Now 15 years deep, the Angel City Jazz Festival is well established in its stated mission of adventurism, bringing challenging jazz to Los Angeles. By some measure, the festival founded by Rocco Somazzi serves as an antidote and alternative to the mainstream, party-minded agenda of the Hollywood Bowl Jazz Festival (formerly the Playboy Jazz Festival) each summer. As such, some poetic justice could be detected in the fact that this year’s Angel City Jazz Fest launched at the John Anson Ford Amphitheatre, a humbler yet also historic outdoor venue across the 101 freeway from the Bowl.

This year’s Angel City event opened in a grand and artistically powerful way on Friday with the fascinating Storytellers project, created by Brazilian-in-Los Angeles vocalist Luciana Souza and masterful arranger Vince Mendoza. A stellar big band of L.A.’s finest players provided a lush, propulsive, and sensitive ensemble tapestry, laid out in Mendoza’s smart charts. Included in the musician ranks was a Weather Report reunion between Peter Erskine and Alex Acuña on drums and percussion, making a subtle cross-reference to Mendoza’s own work transcribing and arranging music by that band’s late co-leader, Joe Zawinul.

Also on stage were longtime Souza ally and guitarist Larry Koonse, go-to West Coast saxophonist Bob Sheppard, the excellent tenor saxophonist Daniel Rotem, and Mendoza’s impressive pianist son, Luca. Luca turned a handsome, captivating solo on “Varanda” — co-written by another young sensation, Brazilian guitarist Chico Pinheiro.
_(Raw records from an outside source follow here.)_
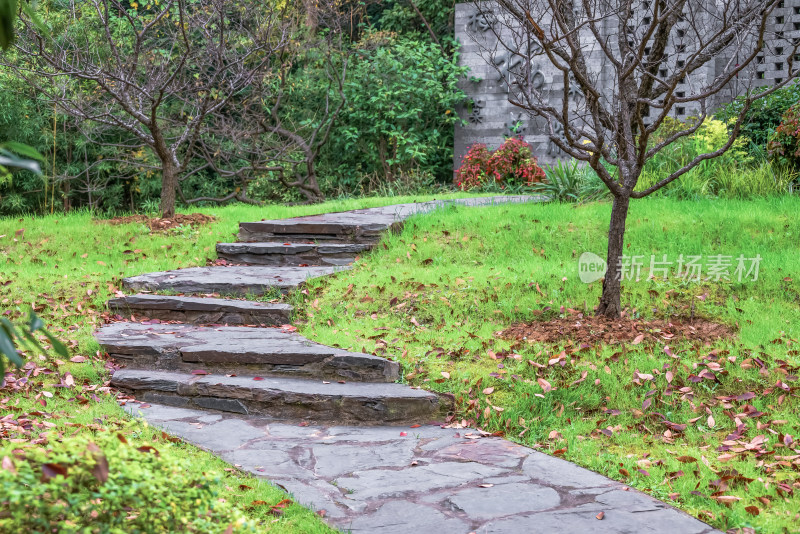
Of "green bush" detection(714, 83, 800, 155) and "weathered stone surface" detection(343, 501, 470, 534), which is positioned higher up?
"green bush" detection(714, 83, 800, 155)

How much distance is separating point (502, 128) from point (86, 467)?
11.3 meters

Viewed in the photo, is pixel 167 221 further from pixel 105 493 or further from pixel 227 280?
pixel 105 493

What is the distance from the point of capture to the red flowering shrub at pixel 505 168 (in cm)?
994

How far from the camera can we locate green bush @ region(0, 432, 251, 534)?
1600mm

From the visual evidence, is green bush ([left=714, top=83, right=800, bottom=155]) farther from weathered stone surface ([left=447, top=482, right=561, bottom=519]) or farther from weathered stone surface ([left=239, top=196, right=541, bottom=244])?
weathered stone surface ([left=447, top=482, right=561, bottom=519])

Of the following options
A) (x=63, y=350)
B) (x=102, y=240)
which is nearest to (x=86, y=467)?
(x=63, y=350)

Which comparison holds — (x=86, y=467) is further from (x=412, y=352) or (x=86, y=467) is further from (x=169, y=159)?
(x=169, y=159)

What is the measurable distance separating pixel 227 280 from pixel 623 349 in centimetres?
317

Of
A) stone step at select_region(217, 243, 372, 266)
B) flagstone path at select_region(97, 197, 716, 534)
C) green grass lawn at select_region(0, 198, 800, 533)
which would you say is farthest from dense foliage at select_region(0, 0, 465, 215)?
flagstone path at select_region(97, 197, 716, 534)

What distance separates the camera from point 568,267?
227 inches

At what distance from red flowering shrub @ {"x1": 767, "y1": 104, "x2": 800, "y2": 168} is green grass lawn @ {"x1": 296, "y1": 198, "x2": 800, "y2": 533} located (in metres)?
0.94

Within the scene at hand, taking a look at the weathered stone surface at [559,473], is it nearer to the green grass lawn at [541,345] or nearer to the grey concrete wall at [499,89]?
the green grass lawn at [541,345]

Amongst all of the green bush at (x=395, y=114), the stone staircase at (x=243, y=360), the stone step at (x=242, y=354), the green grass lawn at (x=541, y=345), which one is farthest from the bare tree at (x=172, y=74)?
the stone step at (x=242, y=354)

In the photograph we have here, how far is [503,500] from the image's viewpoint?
2883 mm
Although Angel City’s general aesthetic focus has been on edgier and sometimes avant-garde corners of the jazz world, this festival opener had the broader appeal that Brazilian music naturally garners. But this was also more of a deep-diving, thinking person’s Brazilian evening, avoiding the hits of Antônio Carlos Jobim, for instance, in favor of his ambitious 1972 orchestral piece Matita Perê, beautifully retooled for big band by Mendoza and sung with Souza’s usual incisive, subtle poise.

Storytellers rises out of a fruitful partnership between two Los Angeles-based musicians of global importance: Souza is a distinctive, distinguished singer who easily crosses over genre borders, while Mendoza’s richly musical intelligence has brought fresh sounds and concepts to the big-band format and has included work with such European groups as the Dutch Metropole Orkest and the WDR Big Band. It was in 2017, while director of WDR, that Mendoza invited Souza as a guest soloist, planting the seeds of their Brazilian project and a 2020 album on Sunnyside.

Luciana Souza and backing band
Luciana Souza and backing band at The Ford for the Angel City Jazz Festival | Credit: Myles Regan

Pandemic restrictions delayed the live presentation of the music, adding to the existing challenges of presenting an original big-band project (especially in the United States, which doesn’t lend the medium the government support it enjoys in Europe). In some way, the extended wait sweetened the arrival onstage, also helped by the added buzz of Angel City Jazz Festival-opening status.

The Ford proved an ideal venue for a cerebrally charged but innately organic night. The two-set concert cast light on music beyond standard-brand Brazilian repertoire, including iconoclast guitarist Guinga’s “Meu Pai,” Ivan Lins’s rippling “Se Acontecer,” and Gilberto Gil’s “Mar de Copacabana,” which had Souza injecting one of her occasional spidery unison lines with the band. The singer’s lyrical sensitivity with balladic material was beautifully showcased with “Beatriz,” elegantly clad in Mendoza’s arrangement. Brazilian musical history was in the offing again with this Chico Buarque/Edu Lobo tune released by Milton Nascimento in 1983.

After closing the official setlist with Lins’s bubbling groover, the energy level kicked up a notch or three with Mendoza’s own fiendishly charismatic “Choro No. 3.” Acuña’s colorful percussion solo led into a twisting fast unison line featuring the ever-game Souza and the instrumentalists, with a restlessly roaming harmonic map and sneaky ensemble lines interwoven between solos. Mendoza’s seductively pulsing and searching energy made for a tour-de-force exit strategy, capping off an altogether invigorating and satisfying evening.